-- Records provided start --
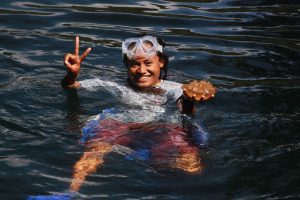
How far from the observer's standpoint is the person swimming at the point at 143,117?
212 inches

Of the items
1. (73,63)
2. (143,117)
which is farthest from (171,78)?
(73,63)

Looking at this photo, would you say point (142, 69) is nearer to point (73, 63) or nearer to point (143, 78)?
point (143, 78)

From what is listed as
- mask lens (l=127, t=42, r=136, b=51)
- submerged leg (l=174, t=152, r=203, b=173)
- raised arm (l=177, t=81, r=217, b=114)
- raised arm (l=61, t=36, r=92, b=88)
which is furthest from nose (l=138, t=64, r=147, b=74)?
submerged leg (l=174, t=152, r=203, b=173)

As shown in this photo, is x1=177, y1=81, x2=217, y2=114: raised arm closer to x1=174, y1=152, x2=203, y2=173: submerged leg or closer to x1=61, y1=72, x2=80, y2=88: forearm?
x1=174, y1=152, x2=203, y2=173: submerged leg

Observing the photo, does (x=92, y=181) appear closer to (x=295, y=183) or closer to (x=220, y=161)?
(x=220, y=161)

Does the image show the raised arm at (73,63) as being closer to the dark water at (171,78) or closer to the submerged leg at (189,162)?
the dark water at (171,78)

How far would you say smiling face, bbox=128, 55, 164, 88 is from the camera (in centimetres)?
656

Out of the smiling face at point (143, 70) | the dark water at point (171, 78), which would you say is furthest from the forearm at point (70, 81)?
the smiling face at point (143, 70)

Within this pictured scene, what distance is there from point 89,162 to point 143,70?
162cm

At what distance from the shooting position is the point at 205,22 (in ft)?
34.2

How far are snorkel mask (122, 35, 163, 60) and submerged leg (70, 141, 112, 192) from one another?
1345 millimetres

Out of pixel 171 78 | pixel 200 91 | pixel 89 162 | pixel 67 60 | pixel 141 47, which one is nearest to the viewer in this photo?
pixel 89 162

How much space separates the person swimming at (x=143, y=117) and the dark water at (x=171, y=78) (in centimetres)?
15

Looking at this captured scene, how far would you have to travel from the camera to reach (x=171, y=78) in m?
8.18
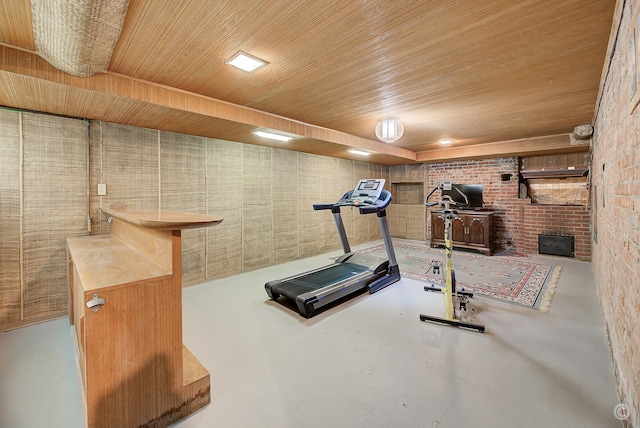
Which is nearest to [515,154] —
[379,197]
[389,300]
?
[379,197]

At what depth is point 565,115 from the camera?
12.3ft

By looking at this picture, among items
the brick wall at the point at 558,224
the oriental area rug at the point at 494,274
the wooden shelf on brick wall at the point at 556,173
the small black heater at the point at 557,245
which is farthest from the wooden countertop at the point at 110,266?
the wooden shelf on brick wall at the point at 556,173

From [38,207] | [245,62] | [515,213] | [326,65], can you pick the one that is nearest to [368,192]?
[326,65]

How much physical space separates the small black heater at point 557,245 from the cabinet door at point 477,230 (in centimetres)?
107

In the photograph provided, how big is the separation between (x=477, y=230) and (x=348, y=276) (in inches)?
147

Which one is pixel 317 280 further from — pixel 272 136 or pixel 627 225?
pixel 627 225

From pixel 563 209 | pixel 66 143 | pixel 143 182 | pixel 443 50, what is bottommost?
pixel 563 209

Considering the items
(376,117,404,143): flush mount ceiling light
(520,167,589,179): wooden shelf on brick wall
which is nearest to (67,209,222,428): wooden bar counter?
(376,117,404,143): flush mount ceiling light

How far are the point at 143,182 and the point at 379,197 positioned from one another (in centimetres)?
315

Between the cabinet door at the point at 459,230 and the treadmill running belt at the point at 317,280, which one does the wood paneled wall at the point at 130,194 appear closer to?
the treadmill running belt at the point at 317,280

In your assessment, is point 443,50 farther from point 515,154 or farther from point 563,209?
point 563,209

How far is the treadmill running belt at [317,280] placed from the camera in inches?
123

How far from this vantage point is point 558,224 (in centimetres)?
541

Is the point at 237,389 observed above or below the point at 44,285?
below
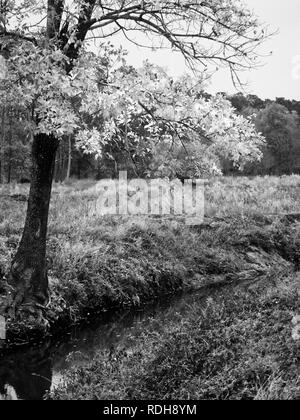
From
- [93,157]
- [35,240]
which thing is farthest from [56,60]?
[93,157]

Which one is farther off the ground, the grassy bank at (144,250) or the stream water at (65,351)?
the grassy bank at (144,250)

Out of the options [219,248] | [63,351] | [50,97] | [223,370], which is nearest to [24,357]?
[63,351]

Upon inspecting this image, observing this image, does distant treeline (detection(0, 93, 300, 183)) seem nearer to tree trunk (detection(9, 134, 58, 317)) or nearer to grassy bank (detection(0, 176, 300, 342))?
grassy bank (detection(0, 176, 300, 342))

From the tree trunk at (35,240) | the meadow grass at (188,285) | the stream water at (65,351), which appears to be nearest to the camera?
the meadow grass at (188,285)

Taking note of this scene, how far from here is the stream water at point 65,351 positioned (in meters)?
7.91

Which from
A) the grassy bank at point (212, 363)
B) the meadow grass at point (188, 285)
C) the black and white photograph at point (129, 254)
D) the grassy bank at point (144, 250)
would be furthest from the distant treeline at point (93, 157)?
the grassy bank at point (212, 363)

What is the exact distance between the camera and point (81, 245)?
41.7 ft

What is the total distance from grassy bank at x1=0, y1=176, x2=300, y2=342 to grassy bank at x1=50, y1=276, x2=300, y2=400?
3302 mm

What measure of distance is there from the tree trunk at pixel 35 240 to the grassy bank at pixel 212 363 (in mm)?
2398

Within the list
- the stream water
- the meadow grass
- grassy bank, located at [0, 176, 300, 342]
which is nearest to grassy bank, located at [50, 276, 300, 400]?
the meadow grass

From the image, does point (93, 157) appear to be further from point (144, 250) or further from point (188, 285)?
point (188, 285)

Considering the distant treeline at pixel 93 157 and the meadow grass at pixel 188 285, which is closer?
the meadow grass at pixel 188 285

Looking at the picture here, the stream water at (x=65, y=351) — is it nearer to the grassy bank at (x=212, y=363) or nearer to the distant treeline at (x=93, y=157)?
the grassy bank at (x=212, y=363)

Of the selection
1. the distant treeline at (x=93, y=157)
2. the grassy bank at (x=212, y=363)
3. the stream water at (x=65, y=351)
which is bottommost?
the stream water at (x=65, y=351)
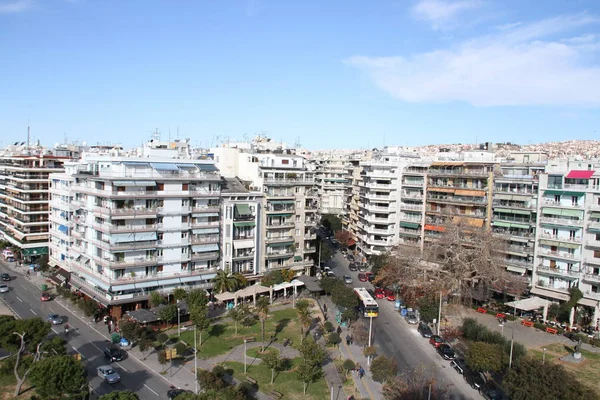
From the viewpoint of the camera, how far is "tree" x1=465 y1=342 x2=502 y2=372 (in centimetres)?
3478

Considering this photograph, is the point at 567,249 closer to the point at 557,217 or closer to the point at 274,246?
the point at 557,217

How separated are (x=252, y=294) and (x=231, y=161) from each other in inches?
819

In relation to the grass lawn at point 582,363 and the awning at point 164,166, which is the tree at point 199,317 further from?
the grass lawn at point 582,363

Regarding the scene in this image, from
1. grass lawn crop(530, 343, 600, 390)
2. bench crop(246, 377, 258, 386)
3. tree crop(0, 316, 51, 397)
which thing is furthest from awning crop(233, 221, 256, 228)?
grass lawn crop(530, 343, 600, 390)

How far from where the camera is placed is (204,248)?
54.1m

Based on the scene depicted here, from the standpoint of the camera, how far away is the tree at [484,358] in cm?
3478

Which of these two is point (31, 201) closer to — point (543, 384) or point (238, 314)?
point (238, 314)

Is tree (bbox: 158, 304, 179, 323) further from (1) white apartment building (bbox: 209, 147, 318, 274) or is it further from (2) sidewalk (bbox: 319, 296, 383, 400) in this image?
(1) white apartment building (bbox: 209, 147, 318, 274)

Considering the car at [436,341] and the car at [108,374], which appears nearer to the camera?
the car at [108,374]

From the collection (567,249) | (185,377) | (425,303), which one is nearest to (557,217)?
(567,249)

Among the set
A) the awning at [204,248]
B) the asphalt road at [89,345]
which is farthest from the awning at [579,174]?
the asphalt road at [89,345]

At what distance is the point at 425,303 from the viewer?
48.7 m

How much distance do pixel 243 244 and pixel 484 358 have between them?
30392mm

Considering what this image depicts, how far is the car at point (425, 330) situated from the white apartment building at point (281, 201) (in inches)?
766
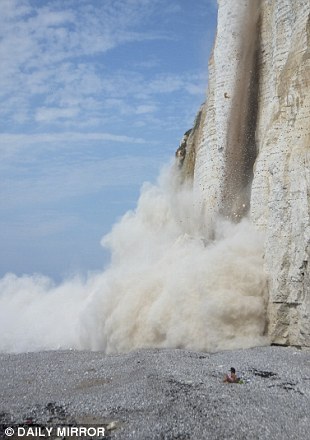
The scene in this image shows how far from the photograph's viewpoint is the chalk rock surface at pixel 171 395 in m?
9.86

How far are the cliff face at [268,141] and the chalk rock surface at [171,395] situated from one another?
1.92 metres

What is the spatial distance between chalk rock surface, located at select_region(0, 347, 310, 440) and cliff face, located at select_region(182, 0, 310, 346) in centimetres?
192

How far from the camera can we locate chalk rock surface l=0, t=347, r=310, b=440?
9859mm

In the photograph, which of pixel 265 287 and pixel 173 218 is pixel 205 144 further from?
pixel 265 287

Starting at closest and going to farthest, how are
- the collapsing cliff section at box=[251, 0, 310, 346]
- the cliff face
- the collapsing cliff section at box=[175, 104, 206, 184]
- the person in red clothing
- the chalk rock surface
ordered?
the chalk rock surface
the person in red clothing
the collapsing cliff section at box=[251, 0, 310, 346]
the cliff face
the collapsing cliff section at box=[175, 104, 206, 184]

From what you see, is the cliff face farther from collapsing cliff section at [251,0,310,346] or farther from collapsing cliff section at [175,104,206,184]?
collapsing cliff section at [175,104,206,184]

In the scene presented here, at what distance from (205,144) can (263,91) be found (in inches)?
134

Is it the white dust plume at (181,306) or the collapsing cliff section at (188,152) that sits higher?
the collapsing cliff section at (188,152)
-- Records provided end --
> _Exercise objective_
Take the lines above from the one holding "From what you" to the last and output them exactly.

> _The result_
From what you see, is the cliff face farther from collapsing cliff section at [251,0,310,346] or farther from collapsing cliff section at [175,104,206,184]?
collapsing cliff section at [175,104,206,184]

In the scene presented here, at what distance from (205,144) can (263,91) be found (in inches)?
134

Is it the white dust plume at (181,306) or the collapsing cliff section at (188,152) that sits higher?
the collapsing cliff section at (188,152)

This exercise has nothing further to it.